Hasil olah TKP menunjukkan beberapa temuan penting yang mengarah pada dua kemungkinan penyebab kecelakaan: sopir mengantuk dan rem blong.
Dugaan Sopir Mengantuk dan Rem Blong
Kapolres Boyolali AKBP Petrus Parningotan Silalahi melalui Kanit Gakkum Satlantas Polres Boyolali Iptu Budi Purnomo mengungkapkan bahwa olah TKP ulang yang dilakukan bersama Kasubdit Gakkum, Kasi Laka, dan Tim Traffic Accident Analysis (TAA) Polda Jateng menemukan beberapa bukti yang menguatkan dugaan sopir mengantuk dan rem blong.
"Dugaan sementara itu sopir mengantuk.
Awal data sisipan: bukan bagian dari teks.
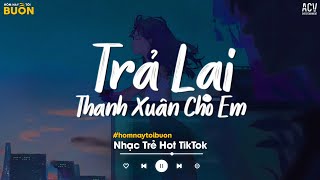 MASHUP 2 IN 1 | TRẢ LẠI THANH XUÂN CHO EM X ANH KHÔNG THA THỨ - NHẠC TRẺ TÂM TRẠNG BUỒN TIKTOK 2025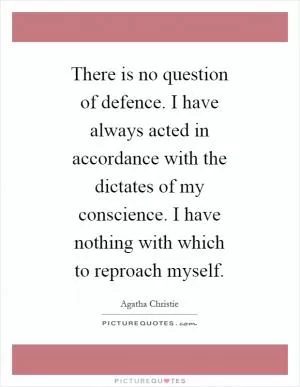 There is no question of defence. I have always acted in accordance with the dictates of my conscience. I have nothing with which to reproach myself Picture Quote #1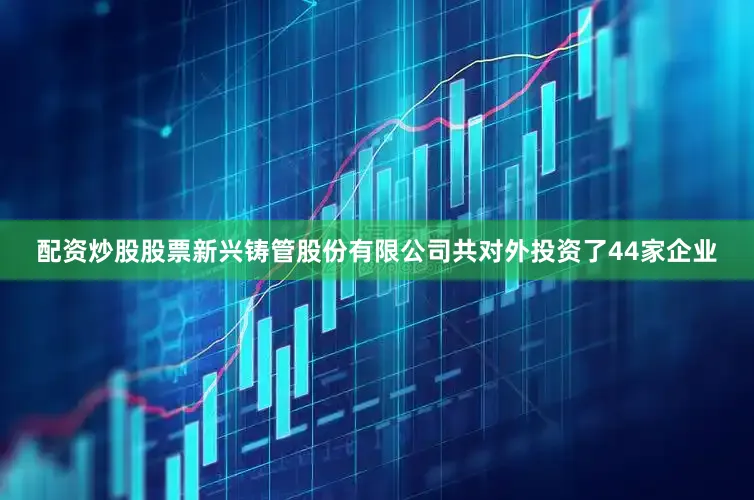 配资炒股股票新兴铸管股份有限公司共对外投资了44家企业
Kedua dimungkinkan rem blong," terang Budi, Sabtu (13/7).
Pengecekan Rem dan Kapasitas Muatan
Namun, Iptu Budi Purnomo tidak bisa memastikan secara pasti penyebab rem blong tanpa melakukan pengecekan lebih lanjut.
Pihaknya akan bekerja sama dengan Dinas Perhubungan (Dishub) dan Agen Tunggal Pemegang Merek (ATPM) Isuzu untuk melakukan pemeriksaan terhadap kendaraan.
Polisi juga akan menyelidiki apakah minibus Elf dengan nomor polisi AG 7710 V yang mengangkut 22 penumpang tersebut melebihi kapasitas muatan atau tidak.
Iptu Budi Purnomo menjelaskan bahwa dari hasil olah TKP, tidak ada indikasi kelebihan muatan.
"Jumlah penumpang sesuai dengan jumlah tempat duduk," terang Budi.
Fakta-Fakta Penting:
- Kecelakaan terjadi di Jalan Tol Solo-Ngawi KM 497+800 lajur B pada Sabtu pagi (13/7).
- Minibus Isuzu Elf menabrak truk trailer dari belakang.
- Kecelakaan ini menyebabkan 6 orang meninggal dunia, 14 orang luka ringan, dan 2 orang selamat.